[Excerpted passage]
######
Editor, Times Dispatch:

           

Over half of the tax breaks in the President’s proposed economic package go to the rich.  This is grossly unfair.  The rich are owed far more than half of any tax cuts.  According to the IRS, in the year 2000, the wealthiest one-percent of wage earners earned twenty-one percent of all income covered under the income tax but paid thirty-eight percent of all taxes.  Our tax system is skewed so that some groups of individuals (the most productive) are less equal under the law, and, therefore, exist solely to serve others (by paying for social programs such as the President’s proposed “re-employment accounts”).

 

This injustice has little or no chance of being resolved as long as current ideologies persist.  The Liberals cry that tax cuts are a “cost” and that savings are a “leakage” from the system.  However, reality demonstrates that savings and investment both strengthen the economy and generate demand.  Therefore, tax cuts are both moral and practical. 

 

Many Conservatives justify tax cuts not on moral grounds but on the basis that the cuts will “stimulate the economy” (by giving people money to buy a new refrigerator).  Thus, they implicitly support the Liberal premise that consumption and short-term thinking are what drive our economy. 

 

The best long-term solution (short of a flat tax) would be the elimination of the capital gains tax, which is nothing but an egregious penalty on successful investment.  Otherwise, like in Venezuela, it may be time for Atlas to shrug.
######
[Required tasks]
**1.** Reproduce the part of the letter on tax cuts that opens with the words containing "Many Conservatives justify" and closes with "drive our economy.".
**2.** In the records, take the part that opens with the line containing "Can you tell me how" and closes with the line containing "440 centimetres", and give it again with "camera" swapped for "lens", leaving everything else unchanged.
The records that come next bear no relation to the letter on tax cuts.

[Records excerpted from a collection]
######
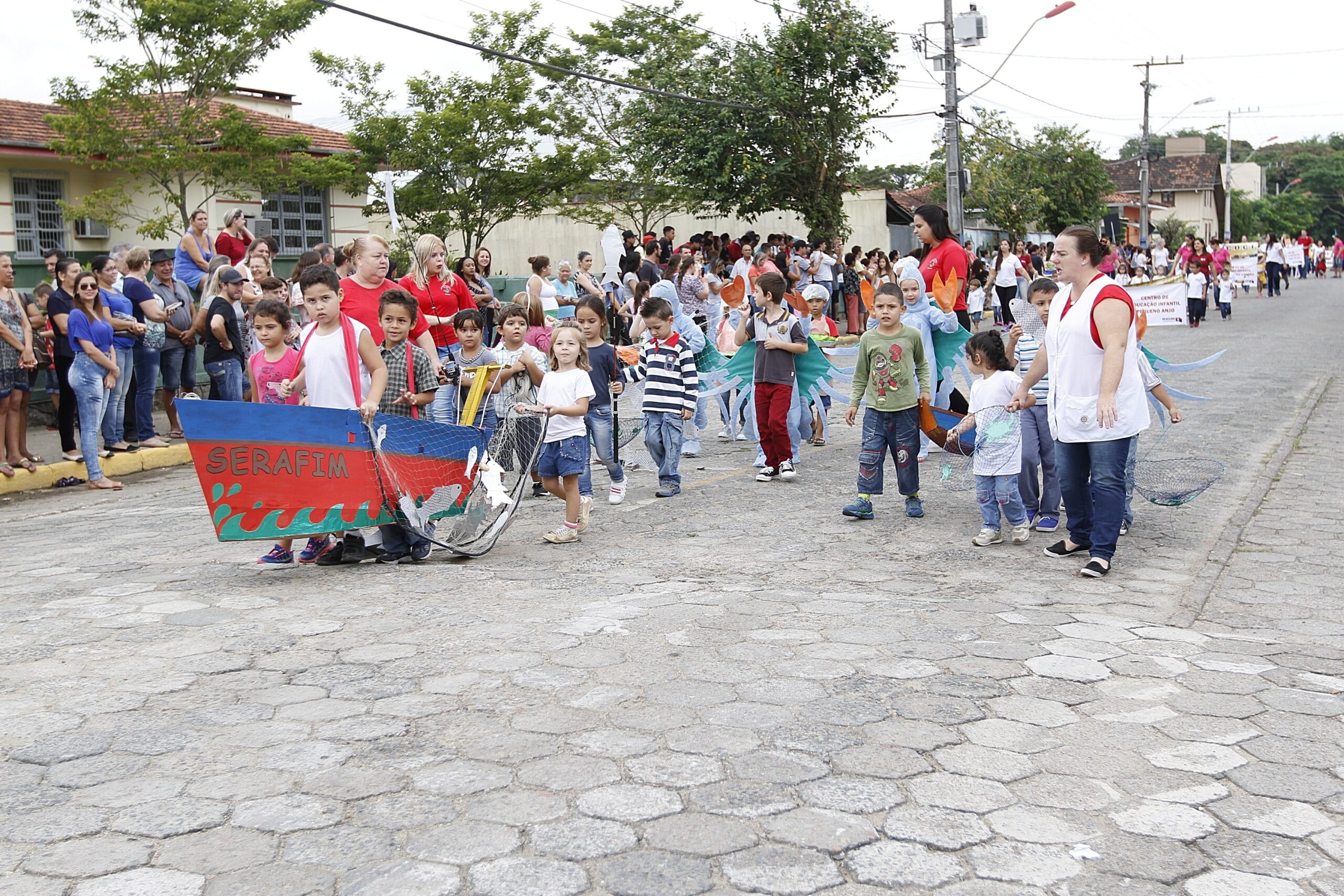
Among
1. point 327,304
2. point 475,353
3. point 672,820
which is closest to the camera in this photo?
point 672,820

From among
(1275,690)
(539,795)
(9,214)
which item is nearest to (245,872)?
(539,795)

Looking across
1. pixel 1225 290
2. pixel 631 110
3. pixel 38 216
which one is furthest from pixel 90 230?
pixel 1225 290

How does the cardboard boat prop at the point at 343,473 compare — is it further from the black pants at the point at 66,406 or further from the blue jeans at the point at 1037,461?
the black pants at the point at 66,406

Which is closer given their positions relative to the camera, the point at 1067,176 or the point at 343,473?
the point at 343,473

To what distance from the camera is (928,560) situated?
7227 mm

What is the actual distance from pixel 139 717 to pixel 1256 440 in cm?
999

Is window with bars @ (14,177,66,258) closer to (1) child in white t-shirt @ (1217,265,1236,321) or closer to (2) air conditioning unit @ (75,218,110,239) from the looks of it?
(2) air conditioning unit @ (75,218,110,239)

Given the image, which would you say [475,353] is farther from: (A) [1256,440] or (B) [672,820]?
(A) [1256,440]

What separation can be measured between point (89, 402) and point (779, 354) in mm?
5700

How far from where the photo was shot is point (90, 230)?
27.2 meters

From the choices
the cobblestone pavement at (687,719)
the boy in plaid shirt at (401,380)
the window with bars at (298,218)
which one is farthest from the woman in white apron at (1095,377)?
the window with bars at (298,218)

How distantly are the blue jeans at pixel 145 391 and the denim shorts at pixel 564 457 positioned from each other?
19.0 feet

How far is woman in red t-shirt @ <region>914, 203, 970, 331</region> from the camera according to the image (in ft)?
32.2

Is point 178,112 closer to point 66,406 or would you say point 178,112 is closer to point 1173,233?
######
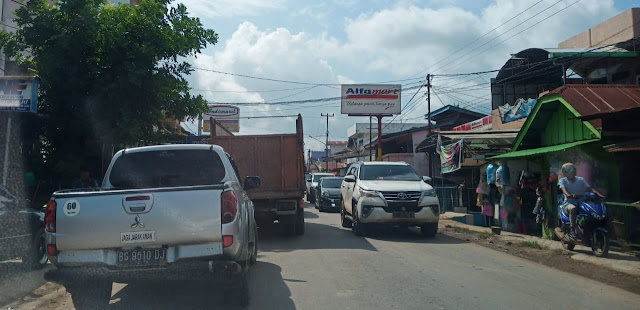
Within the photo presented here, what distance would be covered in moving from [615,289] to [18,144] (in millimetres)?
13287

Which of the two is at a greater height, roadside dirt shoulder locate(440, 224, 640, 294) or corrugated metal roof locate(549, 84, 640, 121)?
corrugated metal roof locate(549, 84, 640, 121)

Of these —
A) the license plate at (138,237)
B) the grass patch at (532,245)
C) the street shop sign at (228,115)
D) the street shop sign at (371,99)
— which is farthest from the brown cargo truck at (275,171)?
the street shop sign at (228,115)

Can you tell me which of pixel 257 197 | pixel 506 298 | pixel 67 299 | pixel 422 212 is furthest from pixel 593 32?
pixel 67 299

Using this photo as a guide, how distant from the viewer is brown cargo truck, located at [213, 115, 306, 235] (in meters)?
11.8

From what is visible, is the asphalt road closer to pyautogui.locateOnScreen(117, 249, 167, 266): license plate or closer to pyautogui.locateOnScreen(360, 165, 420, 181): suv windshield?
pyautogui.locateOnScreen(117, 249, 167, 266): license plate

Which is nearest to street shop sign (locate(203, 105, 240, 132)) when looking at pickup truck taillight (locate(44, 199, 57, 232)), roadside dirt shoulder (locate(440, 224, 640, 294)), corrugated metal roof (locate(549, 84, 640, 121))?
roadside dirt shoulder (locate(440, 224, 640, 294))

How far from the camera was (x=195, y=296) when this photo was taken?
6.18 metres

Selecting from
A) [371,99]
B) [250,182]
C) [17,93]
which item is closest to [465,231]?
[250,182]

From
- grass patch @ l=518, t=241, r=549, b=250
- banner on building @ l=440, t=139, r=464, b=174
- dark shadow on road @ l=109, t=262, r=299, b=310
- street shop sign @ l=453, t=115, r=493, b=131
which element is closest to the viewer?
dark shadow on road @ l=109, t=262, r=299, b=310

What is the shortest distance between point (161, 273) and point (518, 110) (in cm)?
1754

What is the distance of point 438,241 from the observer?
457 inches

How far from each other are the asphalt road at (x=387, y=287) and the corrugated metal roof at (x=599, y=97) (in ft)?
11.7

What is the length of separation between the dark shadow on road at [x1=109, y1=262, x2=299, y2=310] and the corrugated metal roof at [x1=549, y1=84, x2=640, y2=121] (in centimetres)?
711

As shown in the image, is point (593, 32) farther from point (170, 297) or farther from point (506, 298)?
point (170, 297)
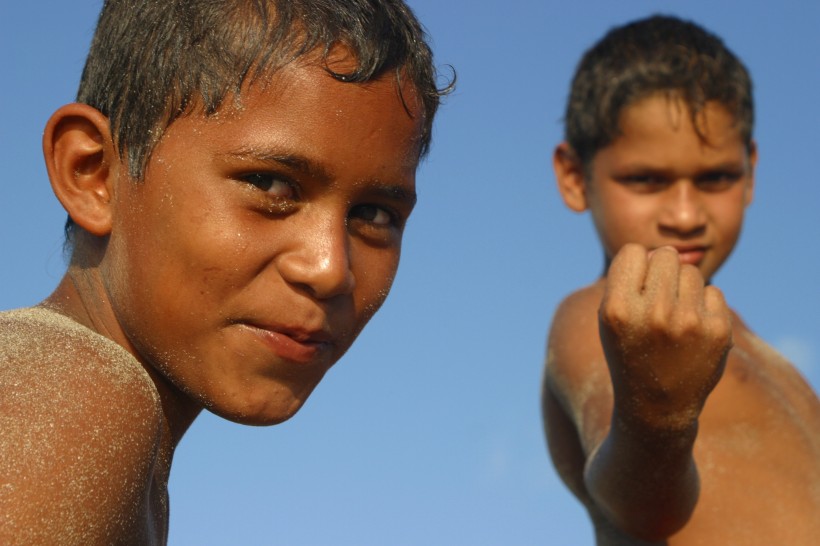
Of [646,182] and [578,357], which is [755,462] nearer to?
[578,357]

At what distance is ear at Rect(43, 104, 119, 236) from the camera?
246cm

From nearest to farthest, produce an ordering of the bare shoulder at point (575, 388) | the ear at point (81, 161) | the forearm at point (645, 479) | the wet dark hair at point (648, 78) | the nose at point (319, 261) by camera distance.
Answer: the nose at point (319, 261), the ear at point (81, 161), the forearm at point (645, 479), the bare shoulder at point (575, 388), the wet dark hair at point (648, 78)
######
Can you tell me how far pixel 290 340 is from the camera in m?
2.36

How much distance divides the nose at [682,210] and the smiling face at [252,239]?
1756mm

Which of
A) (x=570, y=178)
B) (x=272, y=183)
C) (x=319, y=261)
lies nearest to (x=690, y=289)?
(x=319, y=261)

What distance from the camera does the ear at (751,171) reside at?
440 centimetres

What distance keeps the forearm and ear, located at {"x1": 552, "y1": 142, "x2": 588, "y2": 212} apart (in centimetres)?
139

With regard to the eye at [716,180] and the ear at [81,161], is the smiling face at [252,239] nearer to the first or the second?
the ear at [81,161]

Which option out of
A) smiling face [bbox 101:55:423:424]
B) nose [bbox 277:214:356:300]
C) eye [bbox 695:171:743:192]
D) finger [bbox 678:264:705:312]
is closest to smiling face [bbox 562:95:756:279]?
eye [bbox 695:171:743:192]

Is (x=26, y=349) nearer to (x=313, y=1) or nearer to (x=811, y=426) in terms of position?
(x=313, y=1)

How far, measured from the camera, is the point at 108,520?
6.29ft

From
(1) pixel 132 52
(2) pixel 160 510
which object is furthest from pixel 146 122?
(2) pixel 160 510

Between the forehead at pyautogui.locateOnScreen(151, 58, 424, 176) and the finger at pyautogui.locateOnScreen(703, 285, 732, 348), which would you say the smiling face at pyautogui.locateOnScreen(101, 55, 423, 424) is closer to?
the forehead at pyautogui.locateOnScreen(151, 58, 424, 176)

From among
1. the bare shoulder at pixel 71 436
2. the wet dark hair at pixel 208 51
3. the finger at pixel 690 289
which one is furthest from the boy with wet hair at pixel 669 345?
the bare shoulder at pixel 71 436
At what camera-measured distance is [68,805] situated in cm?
######
[Per-task answers]
**1.**
Many Conservatives justify tax cuts not on moral grounds but on the basis that the cuts will “stimulate the economy” (by giving people money to buy a new refrigerator).  Thus, they implicitly support the Liberal premise that consumption and short-term thinking are what drive our economy.

**2.**
Can you tell me how far pixel 290 340 is from the lens in m?
2.36

How much distance divides the nose at [682,210] and the smiling face at [252,239]?
1756mm

Which of
A) (x=570, y=178)
B) (x=272, y=183)
C) (x=319, y=261)
lies nearest to (x=690, y=289)?
(x=319, y=261)

What distance from the lens does the ear at (751,171) reside at?
440 centimetres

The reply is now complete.